Sierra believes this also explains why Colombian society remains so deeply polarized. Urban centers and rural regions exist in fundamentally different realities. While parts of Bogotá and Medellín resemble modern, rapidly developing metropolitan areas, many remote regions still experience the near absence of government institutions. The election therefore will determine far more than which political platform wins power. It will also reveal whether Colombia can begin closing one of the deepest historical divides in its society.

The campaign has also generated intense debate over judicial independence and the functioning of democratic institutions. Numerous civil society organizations have warned that democracy depends on far more than conducting free elections. It also requires defeated candidates to accept the results and winners to respect constitutional limits on their own authority. Latin American history offers many examples of democratically elected leaders who gradually reshaped institutions to serve their own political interests. Many analysts therefore believe that the true test of Colombia’s democracy will begin only after June 21.

Having spent decades documenting human rights abuses throughout Colombia and Latin America, Sierra warned that many left-wing activists—including young protesters wounded by supposedly „less-lethal” police weapons during demonstrations five years ago—fear the return of what he described as „openly fascist” policing practices. He also cautioned that de la Espriella would inherit enormous challenges related to the country’s expanding paramilitary presence. More than 57 armed organizations with what he described as „war-making capacity” now control territory across Colombia, threatening to unleash „a dramatic new spiral of violence.” De la Espriella himself, who is also a naturalized U.S. citizen, has said he would welcome American military assistance in confronting those groups.

Drawing on his experience observing elections in Honduras and Chile, Sierra said he has identified what he considers „a pattern of direct intervention by Donald Trump” in elections throughout the region. Such involvement, he argued, has „a profoundly negative impact” on democracies that remain „extremely fragile” and continue to be shaped by a long-standing historical sensitivity to American influence.

It is no coincidence that Colombia’s election has attracted international attention. For the hundreds of thousands of Colombians living in the United States, the country’s future remains deeply personal. Many continue to maintain close family ties while building new lives in America. For them, this election is about both the country they left behind and the future they hope to preserve.

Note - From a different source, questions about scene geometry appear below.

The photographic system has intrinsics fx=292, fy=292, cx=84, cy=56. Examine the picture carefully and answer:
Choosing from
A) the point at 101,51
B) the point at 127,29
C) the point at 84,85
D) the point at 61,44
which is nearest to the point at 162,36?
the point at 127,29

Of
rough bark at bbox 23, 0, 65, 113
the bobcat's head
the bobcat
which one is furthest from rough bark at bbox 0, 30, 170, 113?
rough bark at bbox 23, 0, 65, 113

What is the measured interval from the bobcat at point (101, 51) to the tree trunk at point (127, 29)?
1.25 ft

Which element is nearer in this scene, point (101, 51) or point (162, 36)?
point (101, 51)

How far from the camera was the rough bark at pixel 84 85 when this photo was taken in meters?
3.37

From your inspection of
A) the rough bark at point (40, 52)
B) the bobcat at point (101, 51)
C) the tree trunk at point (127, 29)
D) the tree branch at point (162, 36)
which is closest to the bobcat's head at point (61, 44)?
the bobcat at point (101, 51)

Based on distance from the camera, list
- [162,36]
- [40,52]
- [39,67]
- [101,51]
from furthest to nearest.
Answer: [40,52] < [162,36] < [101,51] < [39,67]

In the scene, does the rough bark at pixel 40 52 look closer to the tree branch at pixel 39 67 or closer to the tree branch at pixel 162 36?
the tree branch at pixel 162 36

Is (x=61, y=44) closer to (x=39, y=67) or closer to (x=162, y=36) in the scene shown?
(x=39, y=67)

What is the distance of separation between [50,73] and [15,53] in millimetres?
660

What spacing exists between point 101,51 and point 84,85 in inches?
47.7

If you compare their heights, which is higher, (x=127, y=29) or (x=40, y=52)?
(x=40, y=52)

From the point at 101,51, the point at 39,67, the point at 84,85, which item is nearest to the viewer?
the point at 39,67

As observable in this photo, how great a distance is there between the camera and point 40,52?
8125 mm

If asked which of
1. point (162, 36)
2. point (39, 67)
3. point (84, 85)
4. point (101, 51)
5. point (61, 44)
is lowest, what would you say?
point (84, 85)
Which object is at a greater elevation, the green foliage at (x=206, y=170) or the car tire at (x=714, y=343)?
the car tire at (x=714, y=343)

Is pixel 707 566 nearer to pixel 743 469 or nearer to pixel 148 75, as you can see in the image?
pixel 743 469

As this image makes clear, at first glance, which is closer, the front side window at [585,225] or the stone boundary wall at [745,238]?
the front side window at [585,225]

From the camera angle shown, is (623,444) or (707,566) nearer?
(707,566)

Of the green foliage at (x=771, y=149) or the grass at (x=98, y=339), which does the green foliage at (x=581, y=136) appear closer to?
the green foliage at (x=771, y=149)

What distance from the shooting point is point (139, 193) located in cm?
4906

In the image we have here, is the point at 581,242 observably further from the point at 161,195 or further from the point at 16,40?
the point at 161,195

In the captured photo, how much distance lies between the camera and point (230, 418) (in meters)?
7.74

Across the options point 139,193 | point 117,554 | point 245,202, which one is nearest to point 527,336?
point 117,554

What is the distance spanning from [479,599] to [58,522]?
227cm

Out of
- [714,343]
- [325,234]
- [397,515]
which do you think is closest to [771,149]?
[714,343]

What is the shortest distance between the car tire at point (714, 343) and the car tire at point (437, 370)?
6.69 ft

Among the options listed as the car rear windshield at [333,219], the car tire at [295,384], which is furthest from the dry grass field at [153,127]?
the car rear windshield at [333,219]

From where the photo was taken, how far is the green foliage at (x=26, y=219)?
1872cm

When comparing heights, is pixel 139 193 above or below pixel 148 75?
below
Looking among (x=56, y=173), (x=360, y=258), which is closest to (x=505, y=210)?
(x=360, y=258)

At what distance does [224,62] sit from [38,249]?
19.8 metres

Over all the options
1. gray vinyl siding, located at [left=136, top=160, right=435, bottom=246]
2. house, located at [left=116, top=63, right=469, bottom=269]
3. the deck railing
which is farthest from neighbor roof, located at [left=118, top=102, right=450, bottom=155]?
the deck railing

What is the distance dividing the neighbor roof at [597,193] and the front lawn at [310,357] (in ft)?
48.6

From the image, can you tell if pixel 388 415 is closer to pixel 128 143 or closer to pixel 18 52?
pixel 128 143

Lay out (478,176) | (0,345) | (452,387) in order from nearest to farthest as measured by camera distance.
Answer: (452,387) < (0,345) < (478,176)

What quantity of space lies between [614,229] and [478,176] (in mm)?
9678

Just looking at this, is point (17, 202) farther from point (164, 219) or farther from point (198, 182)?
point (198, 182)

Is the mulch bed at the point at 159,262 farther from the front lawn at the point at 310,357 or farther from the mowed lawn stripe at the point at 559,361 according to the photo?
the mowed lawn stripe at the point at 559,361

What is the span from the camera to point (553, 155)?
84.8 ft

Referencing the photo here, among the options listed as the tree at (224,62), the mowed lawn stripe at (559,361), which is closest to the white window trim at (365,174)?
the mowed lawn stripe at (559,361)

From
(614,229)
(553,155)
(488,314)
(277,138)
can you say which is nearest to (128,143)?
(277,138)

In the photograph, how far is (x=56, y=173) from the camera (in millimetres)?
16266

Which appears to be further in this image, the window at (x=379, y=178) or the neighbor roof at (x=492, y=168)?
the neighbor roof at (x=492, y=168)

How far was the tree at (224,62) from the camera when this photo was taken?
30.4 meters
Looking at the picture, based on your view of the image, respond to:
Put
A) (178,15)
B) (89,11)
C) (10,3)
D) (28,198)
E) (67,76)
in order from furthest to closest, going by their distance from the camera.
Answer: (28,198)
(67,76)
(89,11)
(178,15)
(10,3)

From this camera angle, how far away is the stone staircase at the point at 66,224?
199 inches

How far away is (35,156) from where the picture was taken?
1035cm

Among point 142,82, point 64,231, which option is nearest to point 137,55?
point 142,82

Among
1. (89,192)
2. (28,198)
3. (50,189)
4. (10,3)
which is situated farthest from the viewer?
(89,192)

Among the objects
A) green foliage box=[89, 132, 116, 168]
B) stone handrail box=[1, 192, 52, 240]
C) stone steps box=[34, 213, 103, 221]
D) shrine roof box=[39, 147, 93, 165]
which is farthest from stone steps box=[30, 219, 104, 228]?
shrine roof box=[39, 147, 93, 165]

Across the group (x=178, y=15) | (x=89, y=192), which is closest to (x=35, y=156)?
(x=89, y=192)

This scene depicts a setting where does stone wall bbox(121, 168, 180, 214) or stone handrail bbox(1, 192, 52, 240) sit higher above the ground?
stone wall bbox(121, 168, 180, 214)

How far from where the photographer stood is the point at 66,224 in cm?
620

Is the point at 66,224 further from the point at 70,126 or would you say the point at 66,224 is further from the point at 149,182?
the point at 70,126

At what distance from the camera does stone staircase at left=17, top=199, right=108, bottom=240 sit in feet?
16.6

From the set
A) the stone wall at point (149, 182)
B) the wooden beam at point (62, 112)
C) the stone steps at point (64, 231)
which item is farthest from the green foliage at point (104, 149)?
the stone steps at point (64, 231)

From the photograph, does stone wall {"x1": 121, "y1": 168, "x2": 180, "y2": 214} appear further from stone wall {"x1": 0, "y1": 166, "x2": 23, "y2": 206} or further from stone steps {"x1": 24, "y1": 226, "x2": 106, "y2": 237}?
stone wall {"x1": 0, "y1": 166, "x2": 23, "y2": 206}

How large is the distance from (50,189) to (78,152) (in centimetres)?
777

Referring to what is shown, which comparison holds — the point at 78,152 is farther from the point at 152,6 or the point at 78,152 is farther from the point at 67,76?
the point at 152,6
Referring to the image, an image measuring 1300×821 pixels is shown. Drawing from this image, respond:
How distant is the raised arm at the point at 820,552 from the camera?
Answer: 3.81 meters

Researchers at the Democracy Action Lab also emphasize that democracies have become increasingly interconnected. Political strategies, communication techniques, and institutional practices pioneered in one country rapidly spread to others. Disinformation, the political weaponization of social media, fear-based campaigning, and the deliberate polarization of society have all become global phenomena. Colombia’s election therefore carries implications far beyond the borders of a single Latin American nation.

That helps explain why so many international observers now describe Colombia’s election as a democratic litmus test. The outcome will reveal not only what future Colombians choose for themselves but also the direction democratic politics across the hemisphere may be taking. Will polarization continue to deepen, or can democratic institutions regain public confidence? Will political competition remain grounded in constitutional rules, or will power politics and mutual distrust once again become the defining forces?

Ultimately, the June 21 election is about far more than who occupies the presidential palace in Bogotá. The deeper question is whether one of Latin America’s most important democracies can demonstrate that even amid profound political division, historical grievances, the legacy of armed conflict, and the rise of political extremism, a democratic path remains possible. Colombians are not the only ones awaiting that answer. The entire Western Hemisphere – and, in many respects, the broader democratic world – is watching Bogotá, because in today’s interconnected world, the fate of democracy in one nation is no longer solely its own concern.